- _STUDY QUESTIONS_:
1. In the article about hacking airplane landing instruments, researchers at which university wrote the paper?
2. Carry on the article about hacking airplane landing instruments from its last sentence.

- _TEXT PASSAGE_:
────

Attackers can Hack Airplane Landing Instruments, According to Researchers

May 16, 2019 Posted by Technology 0 thoughts on “Attackers can Hack Airplane Landing Instruments, According to Researchers”

Now that wireless devices are so widespread, hackers have the ability to impact almost every sector imaginable. The aviation industry in particular has been on high alert for almost two decades now, looking out for immediate threats. However, according to a paper written by researchers at Northeastern University, the modern threat to planes can come from a spoofed wireless signal; hackers can attack an aircraft’s instrument landing systems with wireless attacks, they warn.

The problem, like the problem with PLCs in the industrial sector, is that these wireless communications are not secured. Crucial instruments like Traffic Alert and Collision Avoidance Systems(TCAS) and Instrument-Landing Systems(ILS) rely on wireless communication that affect the safety of a flight. The paper cites instances where other researchers were able to compromise some of these instruments:

“…researchers [21] injected non-existing aircraft in the sky by merely spoofing ADS-B messages. Some other attacks [36] modified the route of an airplane by jamming and replacing the ADS-B signals of specific victim aircraft. ACARS, the data link communications system between aircraft and ground stations was found to leak a significant amount of private data [49], e.g., passenger information, medical data and sometimes even credit card details were transferred. GPS, one of the essential navigation aids is also vulnerable to signal spoofing attacks [30]. Furthermore, an attacker can spoof TCAS messages [41] creating false resolution advisories and forcing the pilot to initiate avoidance maneuvers.”

In the case of an ILS, the researchers found that you can spoof radio signals by using commercially available SDRs, which can result in last minute flight abortions and missed landing zones in poor weather. The potential wireless attacks are of two kinds: an overshadow attack and single-tone attack.

────

- _RECORDS SUPPLIED_:
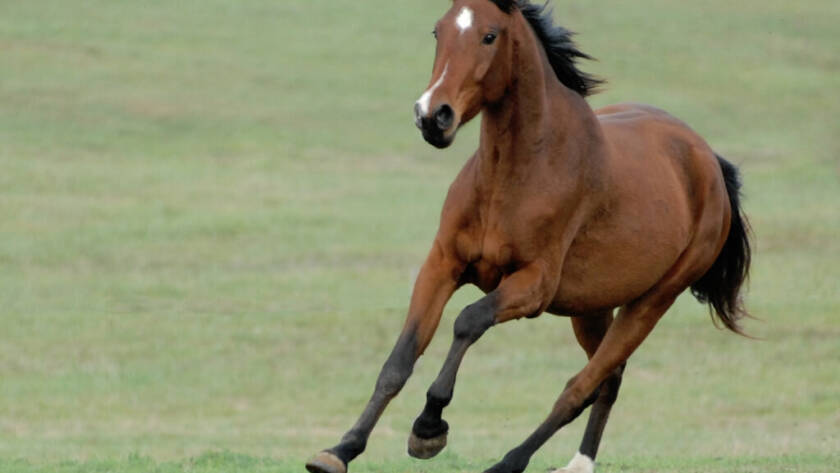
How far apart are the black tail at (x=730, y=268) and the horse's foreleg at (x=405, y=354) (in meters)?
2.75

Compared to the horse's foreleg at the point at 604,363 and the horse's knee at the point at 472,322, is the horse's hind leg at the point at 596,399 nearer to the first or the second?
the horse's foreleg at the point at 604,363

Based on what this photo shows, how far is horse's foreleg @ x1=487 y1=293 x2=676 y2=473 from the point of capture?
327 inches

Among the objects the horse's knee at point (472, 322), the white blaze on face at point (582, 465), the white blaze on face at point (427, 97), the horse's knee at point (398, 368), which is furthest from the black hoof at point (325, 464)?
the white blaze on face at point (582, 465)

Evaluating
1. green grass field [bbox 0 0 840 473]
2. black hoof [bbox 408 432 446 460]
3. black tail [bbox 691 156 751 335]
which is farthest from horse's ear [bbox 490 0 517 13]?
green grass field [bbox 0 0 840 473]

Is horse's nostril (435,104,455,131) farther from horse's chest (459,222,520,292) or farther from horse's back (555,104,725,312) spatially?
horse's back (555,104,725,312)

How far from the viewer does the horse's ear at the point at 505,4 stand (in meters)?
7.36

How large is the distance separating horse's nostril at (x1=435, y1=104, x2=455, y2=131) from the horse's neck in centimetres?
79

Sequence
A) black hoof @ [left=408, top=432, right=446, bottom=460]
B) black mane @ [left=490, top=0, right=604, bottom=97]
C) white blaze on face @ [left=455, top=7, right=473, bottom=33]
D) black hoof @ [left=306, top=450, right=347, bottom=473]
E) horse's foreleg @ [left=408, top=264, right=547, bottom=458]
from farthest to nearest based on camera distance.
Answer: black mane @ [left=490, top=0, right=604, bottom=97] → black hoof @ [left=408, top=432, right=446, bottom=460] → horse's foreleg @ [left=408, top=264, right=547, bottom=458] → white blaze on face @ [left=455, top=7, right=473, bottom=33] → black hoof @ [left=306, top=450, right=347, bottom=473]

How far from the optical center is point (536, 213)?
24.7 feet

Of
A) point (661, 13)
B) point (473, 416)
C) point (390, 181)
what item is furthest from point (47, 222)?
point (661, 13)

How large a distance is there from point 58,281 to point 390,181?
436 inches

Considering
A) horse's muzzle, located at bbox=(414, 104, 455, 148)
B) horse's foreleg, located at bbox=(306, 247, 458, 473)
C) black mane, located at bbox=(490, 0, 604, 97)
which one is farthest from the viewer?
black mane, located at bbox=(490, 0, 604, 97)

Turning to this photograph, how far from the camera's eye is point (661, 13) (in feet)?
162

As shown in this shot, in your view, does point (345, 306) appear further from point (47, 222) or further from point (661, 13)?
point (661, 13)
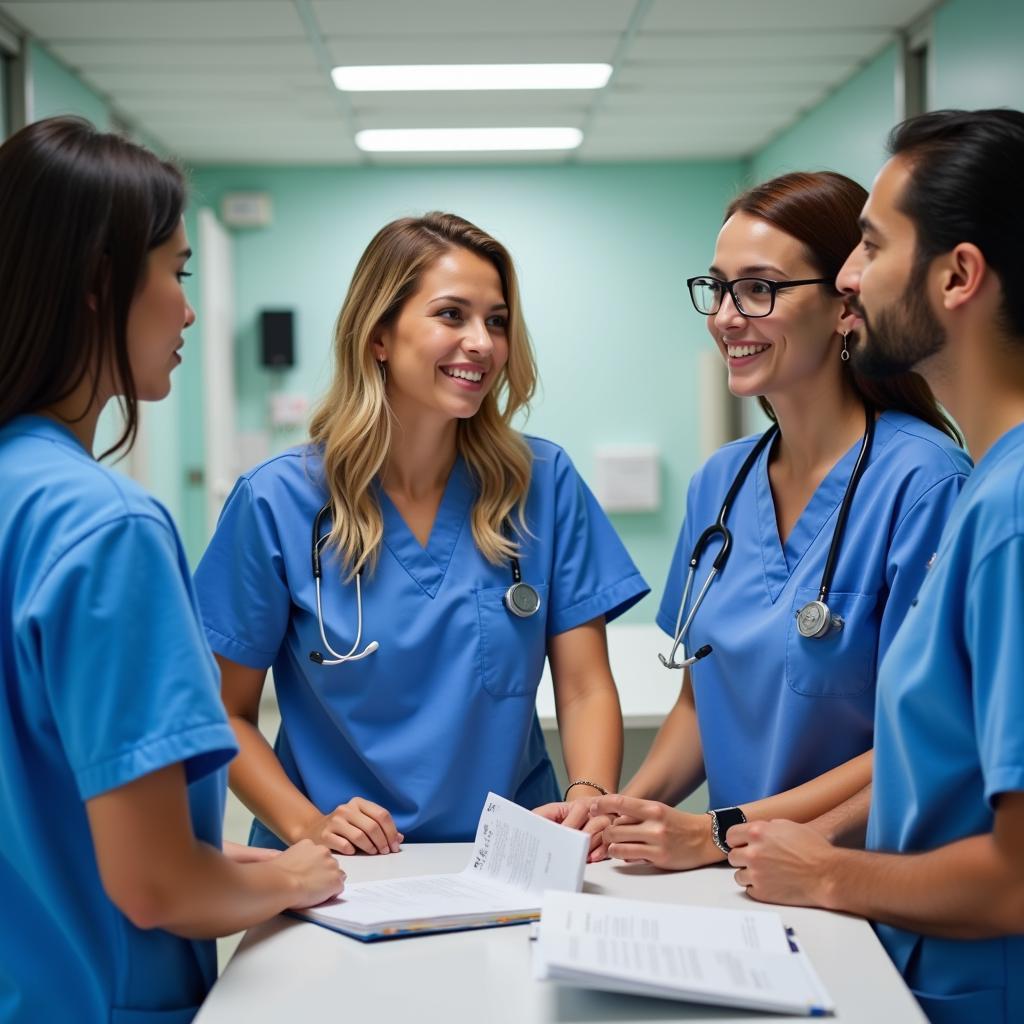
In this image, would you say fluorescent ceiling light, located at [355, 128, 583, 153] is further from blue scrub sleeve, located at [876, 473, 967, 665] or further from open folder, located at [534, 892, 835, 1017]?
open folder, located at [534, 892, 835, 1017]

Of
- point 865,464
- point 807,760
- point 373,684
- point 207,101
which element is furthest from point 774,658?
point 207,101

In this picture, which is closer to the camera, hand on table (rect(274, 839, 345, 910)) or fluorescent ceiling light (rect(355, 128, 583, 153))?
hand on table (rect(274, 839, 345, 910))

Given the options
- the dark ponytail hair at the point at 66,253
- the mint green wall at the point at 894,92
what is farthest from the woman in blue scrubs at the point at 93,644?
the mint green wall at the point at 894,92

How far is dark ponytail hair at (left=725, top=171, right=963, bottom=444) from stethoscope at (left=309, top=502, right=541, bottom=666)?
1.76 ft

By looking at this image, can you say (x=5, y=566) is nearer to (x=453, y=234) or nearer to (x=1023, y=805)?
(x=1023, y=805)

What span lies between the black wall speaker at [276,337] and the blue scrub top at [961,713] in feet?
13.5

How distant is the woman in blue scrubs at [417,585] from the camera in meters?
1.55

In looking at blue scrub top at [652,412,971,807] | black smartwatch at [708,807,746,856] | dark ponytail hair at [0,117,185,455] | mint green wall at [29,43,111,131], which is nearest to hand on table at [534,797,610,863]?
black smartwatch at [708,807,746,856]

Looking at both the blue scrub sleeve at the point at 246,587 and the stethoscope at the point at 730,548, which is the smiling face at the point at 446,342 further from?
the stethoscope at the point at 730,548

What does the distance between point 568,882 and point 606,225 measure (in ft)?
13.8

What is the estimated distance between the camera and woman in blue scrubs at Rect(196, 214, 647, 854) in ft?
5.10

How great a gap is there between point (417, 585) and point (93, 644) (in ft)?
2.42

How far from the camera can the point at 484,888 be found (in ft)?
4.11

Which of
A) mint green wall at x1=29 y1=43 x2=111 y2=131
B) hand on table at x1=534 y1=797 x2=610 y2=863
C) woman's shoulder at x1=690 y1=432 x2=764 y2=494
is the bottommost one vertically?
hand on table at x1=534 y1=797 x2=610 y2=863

────

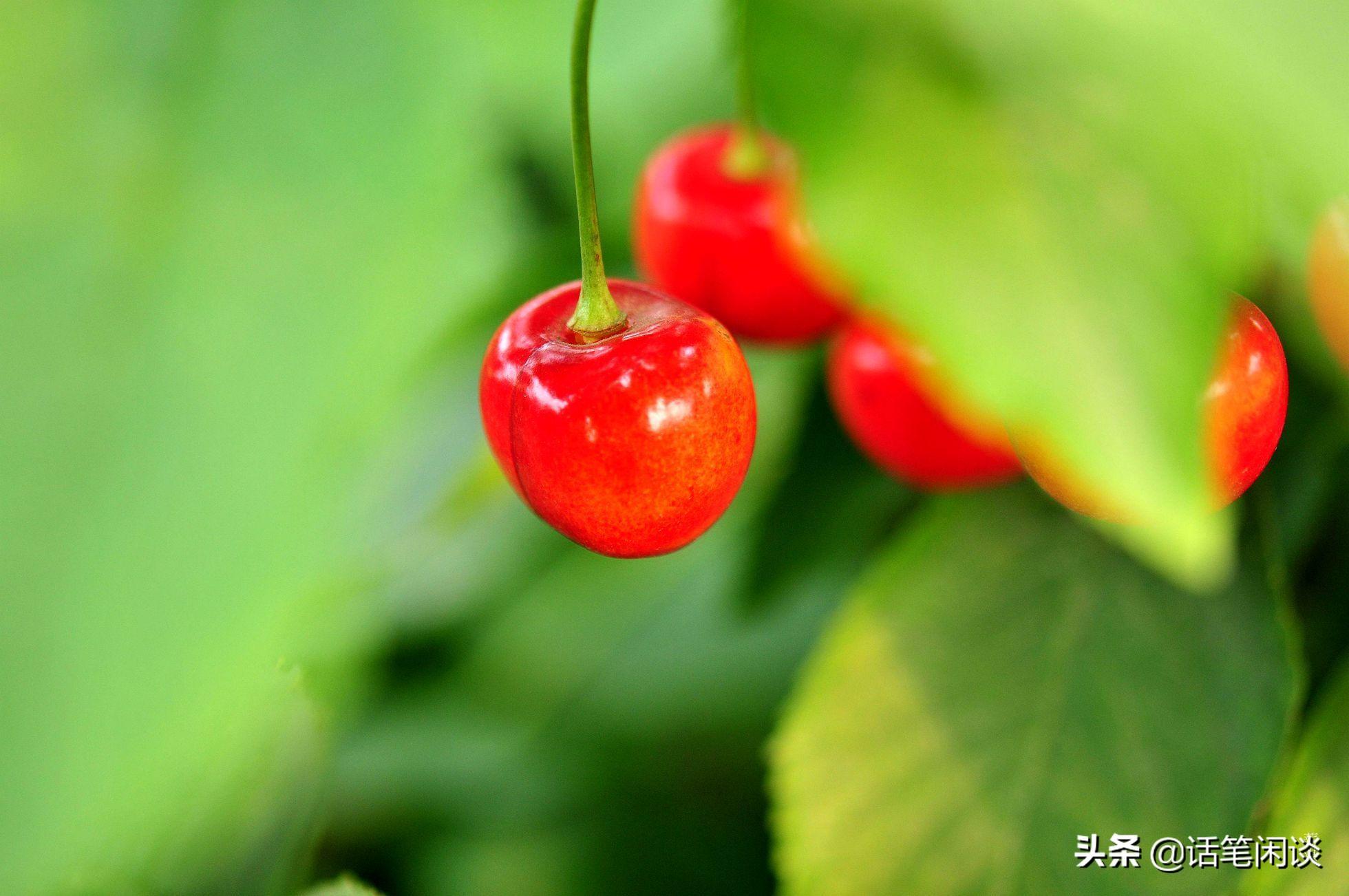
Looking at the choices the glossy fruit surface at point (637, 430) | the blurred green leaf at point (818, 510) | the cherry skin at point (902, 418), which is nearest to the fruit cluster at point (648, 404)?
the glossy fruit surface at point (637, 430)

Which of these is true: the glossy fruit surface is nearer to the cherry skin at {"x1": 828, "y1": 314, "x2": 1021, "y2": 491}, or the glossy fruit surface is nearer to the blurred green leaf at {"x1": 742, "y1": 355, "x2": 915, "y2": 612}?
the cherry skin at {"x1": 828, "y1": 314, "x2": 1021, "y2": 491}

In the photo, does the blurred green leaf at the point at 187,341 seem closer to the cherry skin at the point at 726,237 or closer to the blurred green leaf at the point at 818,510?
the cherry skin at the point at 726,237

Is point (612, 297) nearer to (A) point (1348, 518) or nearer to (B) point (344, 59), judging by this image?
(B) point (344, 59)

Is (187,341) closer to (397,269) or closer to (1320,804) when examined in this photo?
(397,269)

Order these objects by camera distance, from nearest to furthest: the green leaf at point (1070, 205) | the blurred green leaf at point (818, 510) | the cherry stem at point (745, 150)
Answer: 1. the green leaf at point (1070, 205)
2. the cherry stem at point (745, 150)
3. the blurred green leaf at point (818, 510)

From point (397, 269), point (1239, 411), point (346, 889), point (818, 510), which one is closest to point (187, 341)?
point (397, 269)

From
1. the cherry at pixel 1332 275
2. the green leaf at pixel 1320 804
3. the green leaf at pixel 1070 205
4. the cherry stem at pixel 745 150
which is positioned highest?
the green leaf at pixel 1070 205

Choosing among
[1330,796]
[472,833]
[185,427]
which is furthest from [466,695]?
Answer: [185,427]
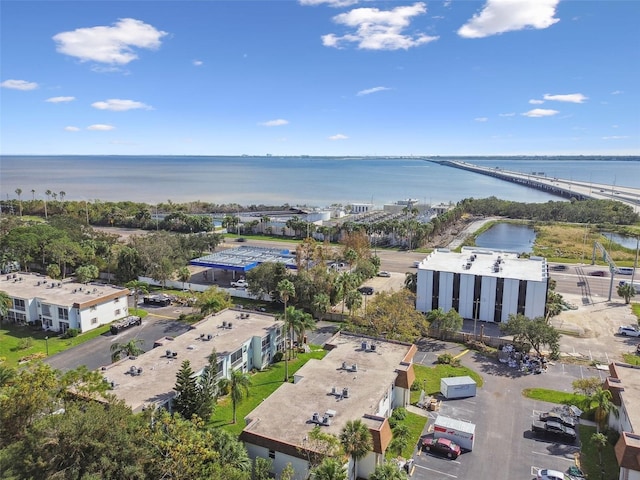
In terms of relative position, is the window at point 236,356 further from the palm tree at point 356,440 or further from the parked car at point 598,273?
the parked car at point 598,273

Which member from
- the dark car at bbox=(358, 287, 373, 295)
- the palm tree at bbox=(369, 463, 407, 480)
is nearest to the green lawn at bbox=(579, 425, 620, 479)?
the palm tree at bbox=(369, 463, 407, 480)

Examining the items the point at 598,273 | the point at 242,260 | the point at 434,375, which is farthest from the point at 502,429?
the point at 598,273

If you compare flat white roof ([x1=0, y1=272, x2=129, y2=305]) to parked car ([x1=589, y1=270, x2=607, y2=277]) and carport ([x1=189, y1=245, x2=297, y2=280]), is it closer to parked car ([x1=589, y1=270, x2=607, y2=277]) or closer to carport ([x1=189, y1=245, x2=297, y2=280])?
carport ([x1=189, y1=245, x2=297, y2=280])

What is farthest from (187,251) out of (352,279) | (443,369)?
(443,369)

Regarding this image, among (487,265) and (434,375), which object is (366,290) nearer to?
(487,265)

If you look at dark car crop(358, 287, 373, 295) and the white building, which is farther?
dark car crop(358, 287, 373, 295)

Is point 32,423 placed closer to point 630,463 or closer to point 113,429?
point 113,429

────

- _RESPONSES TO THE EXERCISE_:
1. Northeastern University

2.
According to the researchers, in an overshadow attack, the attacker “transmits pre-crafted ILS signals of higher signal strength; thus overpowering the legitimate ILS signals.” And in a single tone attack, attackers only need to “transmit a single frequency tone signal at a specific signal strength (lower than the legitimate ILS signal strength) to interfere and control the deflections of the course deviation indicator needle.”

When you dig further into the experiment, you’ll find that when the researchers “hijacked” ILS with an overshadow attack, there was an imperceptible change in the flight instruments, which means pilots would not be able to sense that their instruments have been taken over. In the flight simulations the researchers performed, their planes landed as far as 800 meters beyond the safe landing zone. Here’s a video demonstrating the effects of the overshadow attack:

 

credit: youtube

The single tone attack wasn’t as undetectable as the overshadow attack, but the advantage gained by a single tone attack is in the minimal power required to achieve some sort of result. A worst case scenario for an attacker is a denial of service variation that may force the pilot to abort the landing.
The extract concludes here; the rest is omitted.